For all of these versions of the code, the plot looks like this:
Rplot27

3 Likes

It's much easier to help you if you can either make a reprex, or, at the very least, format your code chunks as code! :slightly_smiling_face:

See FAQ here:

1 Like

I plan to use reprex as soon as I get the procedure perfected and hopefully with your last suggestion, that will now occur.

Thanks for your help.

2 Likes

Just an FYI for the future: be careful posting copy-pasted fancy stuff like tables via e-mail. They tend to come through really garbled in the forum — for instance, your nice pretty table wound up looking like this on the site itself:

Not so easy to read! The only reliable way to post formatting on this forum is to use Markdown syntax. You can read more about that here: FAQ: How to format your code

That is astounding how much the table was edited.

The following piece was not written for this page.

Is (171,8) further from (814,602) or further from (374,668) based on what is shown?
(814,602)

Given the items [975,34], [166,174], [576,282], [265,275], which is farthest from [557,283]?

When one uses reprex the true table structure of a data frame or fix statement is correctly captured?

Amazing!

It worked and I understand the logic.

I had one follow-up question. In my original post, I had in the code below in order to have the graphs asymptote with the Y and X axes respectively, but it didn’t work with your code.

scale_y_continuous(limits = c(0,NA),expand=c(0,0)) +

scale_x_continuous(limits = c(0,13),expand=c(0,0))

I got this error:

Error: Cannot add ggproto objects together. Did you forget to add this object to a ggplot object?

Can you tell me how to modify the code to get the graph to asymptote?

One more follow-up question.

Where in the

[ggplot(data.l, aes(value,colour=key)) + geom_density() +

labs(colour="Type",

    x="Concerta Peak1 Cmax Distribution",

    y="Density")]

script can I change the legend from a box to a line?

Please ignore the attached E-mail, I figured out what I did wrong.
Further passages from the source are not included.